Agenda:
1. June tasks
2. Planting
1. June tasks:
I'm using the Second Breakfast Garden monthly guides, because they are in zone 8b.
- Harvesting: I'm harvesting peas, rhubarb, lettuce, and boy choy - which is ready to bolt, so I need to use it fast! Other cool season crops (lettuce, peas, beets, kale, etc.) might start to wither or bolt. Pull some, and leave one to flower for the pollinators.
- Thinning- Carrots: Use scissors to snip to the soil line. Remove all but one within a two inch radius. Beets: Each beet seed contains three or more plants. Gently pull or snip the extras so they each have about three inches of space. Lettuces: Gently pull extras so each has about a six inch radius.
- Tomatoes: Remember to prune the suckers (branches that grow out of the joint of other branches) on my indeterminant tomatoes.
- Leeks: Begin blanching as plants grow and thicken by piling soil or straw around the leeks inside the trench. This practice keeps the bottom of the leeks white and tender
- Mulch strawberries: It keeps the soil cool and moist, and keeps the berries off the dirt.
- Aphids: Wherever I see aphids, I can look also for little golden clutches of ladybugs eggs. (cabbage moth eggs look similar but maybe not in a clutch?)

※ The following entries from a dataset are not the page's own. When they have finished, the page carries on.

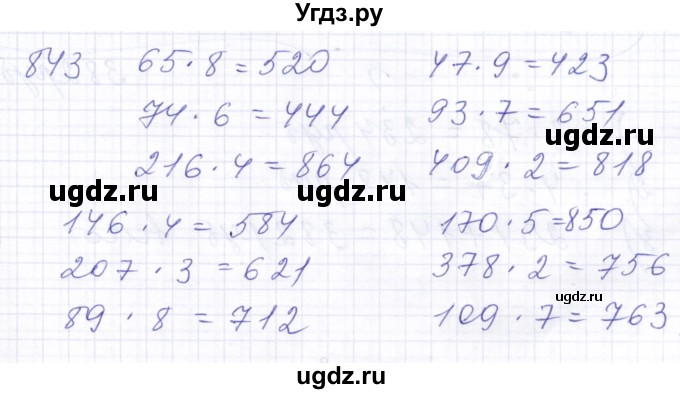 ГДЗ (Решебник) по математике 5 класс Алышева Т.В. / тысяча / 843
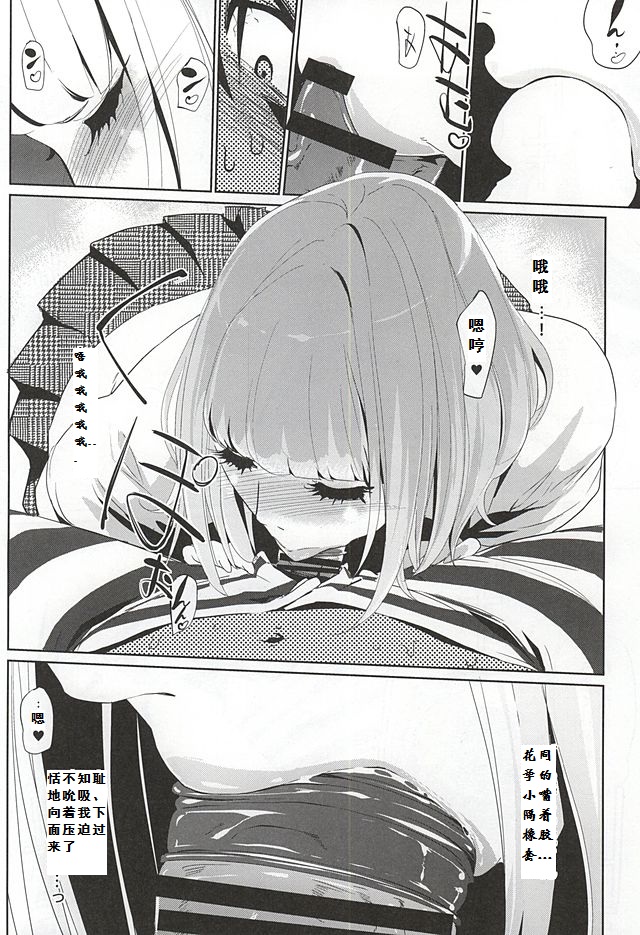 It's beautiful flower page 9 full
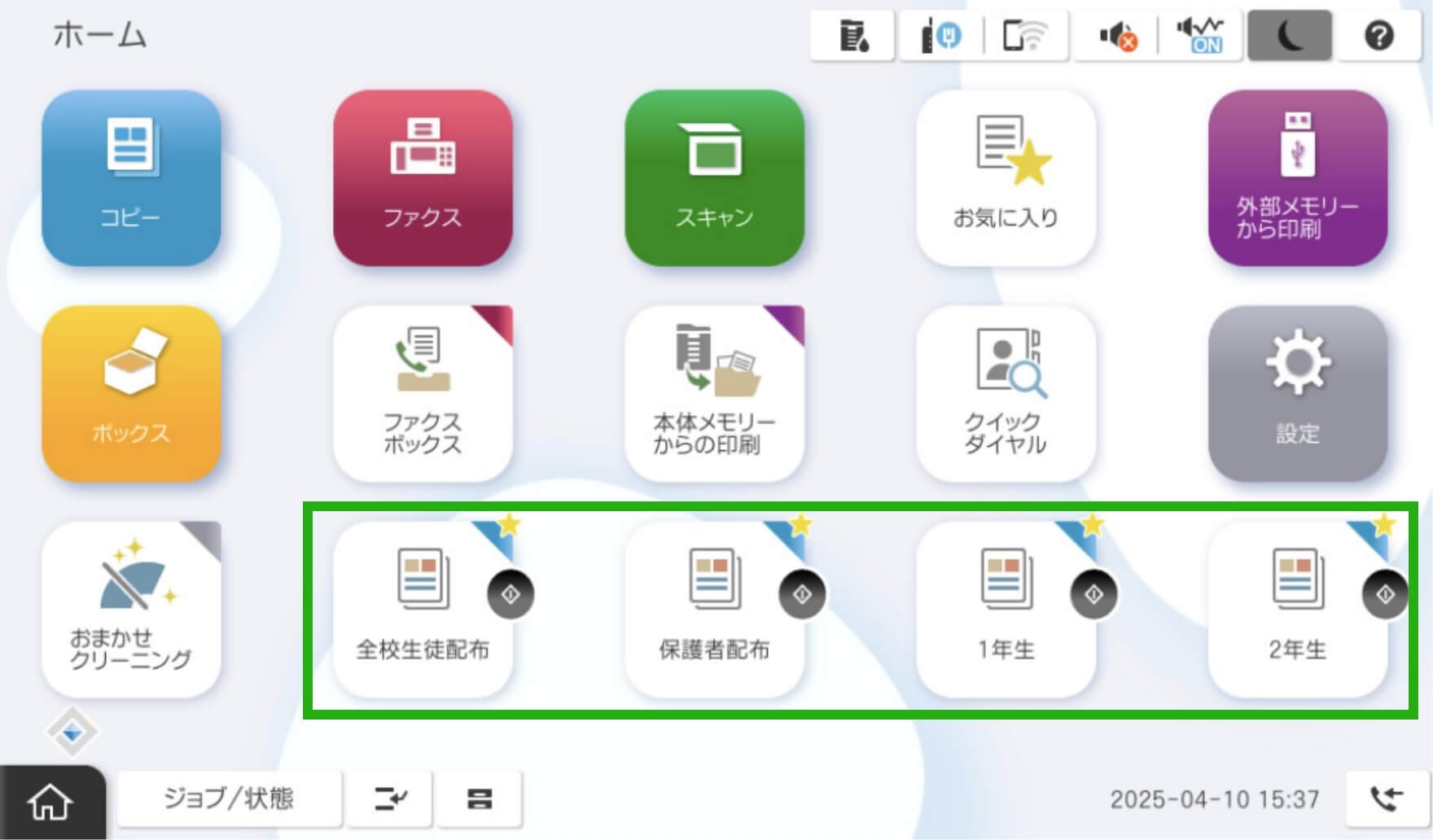 ホーム画面にショートカットアイコンを表示　イメージ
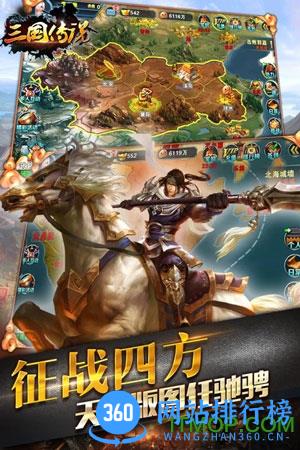 三国传说内购破解版 v1.1.11 安卓无限元宝版 1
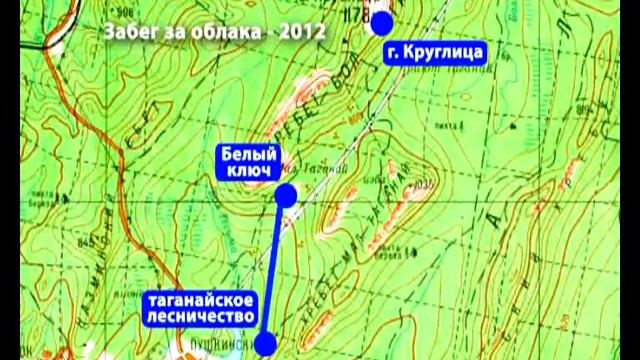 В Златоусте прошел марафон Забег за облака 2012 смотреть онлайн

- Pruning: It is bird nesting season so hold off on any further tree pruning until late summer. Hummingbird nests are so tiny that you may not notice them. If you’re lucky, you will hear tiny peeps and busy bird parents shuttling food to their nests.
2. Planting:
Corn (maize) probably originated in Mexico's southwestern highlands, and was domesticated only once, about 9,000 years ago, and then spread throughout the Americas. Stone milling tools with maize residue have been found in an 8,700 year old layer of deposits in a cave.
I've waited a little late but still hope to get some going. I'm going to plant 3 patches of corn, a week apart, with seeds 8-inches apart and 2-inches deep, and the pointed end down.
The Cherokee people have a method of growing called the three sisters where each plant helps the other plants grow in a symbiotic relationship. The traditional three sisters method uses corn as the trellis for the pole beans and the pole beans feed nitrogen to the corn. In addition, they plant summer squash with the combination, and this shades the roots of the other two plants. The three plants work in harmony to feed, shelter, support, and repel pests from the other two in the group.
Green beans (Phaseolus vulgaris): The green bean originated in Central and South America and there's evidence that it has been cultivated in Mexico and Peru for millennia. I usually try to plant beans in late May, but early June is not too late. I'm planting bean seeds I saved from my giant pole beans of two summers ago. Since green bean seeds are thick-coated, I'll give them an overnight soak in room temperature water to fully hydrate before planting.
Beans are a good crop to follow heavy feeders like tomatoes because they fix nitrogen in the soil. Catnip repels flea beetles, so catnip is a good companion plant for green beans, and marigolds will repel the Mexican bean beetle and suppress nematodes in the soil from attacking the roots. Bean plants repel the Colorado potato beetle and potato plants repel bean beetles so these two make a wonderful pair. Cucumber, eggplant, carrots, cabbage, Brussel sprouts, kale, strawberries, swiss chard, tomatoes, lettuce, peas, cauliflower, parsley, spinach, and radishes all grow well with green beans
Bean tips:
- Plant pole beans about a hand-span apart, and give them a pole or string to twine up.
- Avoid watering with cold water. Instead use warmer water from a watering can that has been sitting in the sun.
- Keep slugs under control; there is nothing more delectable to slugs than tender young bean shoots.